# TASK INSTRUCTIONS:
Please extract every row that contains the word "Hazards", copying each such row in full. Case counts when matching.

# THE DATA:

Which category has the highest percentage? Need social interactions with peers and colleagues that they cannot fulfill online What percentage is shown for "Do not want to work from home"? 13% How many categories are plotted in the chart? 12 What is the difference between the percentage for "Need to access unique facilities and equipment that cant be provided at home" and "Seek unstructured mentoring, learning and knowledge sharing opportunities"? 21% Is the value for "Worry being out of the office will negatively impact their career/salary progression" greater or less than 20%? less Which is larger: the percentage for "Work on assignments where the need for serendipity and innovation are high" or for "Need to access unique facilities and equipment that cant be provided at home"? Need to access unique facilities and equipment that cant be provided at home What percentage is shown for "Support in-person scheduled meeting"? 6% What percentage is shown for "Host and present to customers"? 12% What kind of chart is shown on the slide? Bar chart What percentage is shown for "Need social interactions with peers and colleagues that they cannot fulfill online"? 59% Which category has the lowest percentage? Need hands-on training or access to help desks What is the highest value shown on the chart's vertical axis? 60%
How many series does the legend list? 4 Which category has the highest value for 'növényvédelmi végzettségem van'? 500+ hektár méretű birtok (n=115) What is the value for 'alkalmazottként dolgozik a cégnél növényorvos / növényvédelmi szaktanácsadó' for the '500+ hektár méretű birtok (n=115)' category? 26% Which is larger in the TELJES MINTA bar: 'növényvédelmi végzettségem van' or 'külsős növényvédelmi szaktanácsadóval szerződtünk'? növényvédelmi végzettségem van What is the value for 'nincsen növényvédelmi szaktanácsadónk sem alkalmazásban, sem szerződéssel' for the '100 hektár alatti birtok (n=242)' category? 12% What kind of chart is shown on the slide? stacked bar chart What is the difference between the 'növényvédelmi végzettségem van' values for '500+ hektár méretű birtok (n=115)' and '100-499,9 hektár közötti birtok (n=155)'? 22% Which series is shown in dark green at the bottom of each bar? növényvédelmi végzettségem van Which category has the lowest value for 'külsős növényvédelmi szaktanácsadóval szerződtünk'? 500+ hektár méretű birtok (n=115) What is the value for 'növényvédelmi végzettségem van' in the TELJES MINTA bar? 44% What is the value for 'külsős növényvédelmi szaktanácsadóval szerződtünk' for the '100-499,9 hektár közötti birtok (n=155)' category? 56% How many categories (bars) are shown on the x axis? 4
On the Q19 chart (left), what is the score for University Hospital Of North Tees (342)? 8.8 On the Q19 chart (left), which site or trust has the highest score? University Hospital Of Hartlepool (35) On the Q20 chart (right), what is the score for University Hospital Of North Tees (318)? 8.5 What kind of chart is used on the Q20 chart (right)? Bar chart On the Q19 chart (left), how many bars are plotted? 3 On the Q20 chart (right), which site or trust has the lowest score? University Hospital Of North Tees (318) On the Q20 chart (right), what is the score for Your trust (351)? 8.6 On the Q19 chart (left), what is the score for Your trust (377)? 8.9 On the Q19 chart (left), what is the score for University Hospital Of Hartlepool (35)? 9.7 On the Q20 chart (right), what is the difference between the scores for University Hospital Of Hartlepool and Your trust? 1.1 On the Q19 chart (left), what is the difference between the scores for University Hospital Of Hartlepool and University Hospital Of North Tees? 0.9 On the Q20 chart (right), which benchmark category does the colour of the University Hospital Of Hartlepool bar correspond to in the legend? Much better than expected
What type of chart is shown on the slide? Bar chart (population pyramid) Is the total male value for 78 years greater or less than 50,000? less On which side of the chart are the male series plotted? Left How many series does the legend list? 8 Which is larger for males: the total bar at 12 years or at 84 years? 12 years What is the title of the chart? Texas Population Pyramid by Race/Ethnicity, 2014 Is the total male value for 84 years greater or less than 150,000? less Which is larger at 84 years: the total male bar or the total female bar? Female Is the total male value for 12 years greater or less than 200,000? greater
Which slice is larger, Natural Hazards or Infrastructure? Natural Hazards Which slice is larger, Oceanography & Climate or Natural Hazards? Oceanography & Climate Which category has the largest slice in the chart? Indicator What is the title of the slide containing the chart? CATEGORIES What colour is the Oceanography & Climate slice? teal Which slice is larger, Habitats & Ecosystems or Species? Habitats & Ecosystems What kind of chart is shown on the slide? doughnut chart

# ANSWER AREA:
Which slice is larger, Natural Hazards or Infrastructure? Natural Hazards Which slice is larger, Oceanography & Climate or Natural Hazards? Oceanography & Climate Which category has the largest slice in the chart? Indicator What is the title of the slide containing the chart? CATEGORIES What colour is the Oceanography & Climate slice? teal Which slice is larger, Habitats & Ecosystems or Species? Habitats & Ecosystems What kind of chart is shown on the slide? doughnut chart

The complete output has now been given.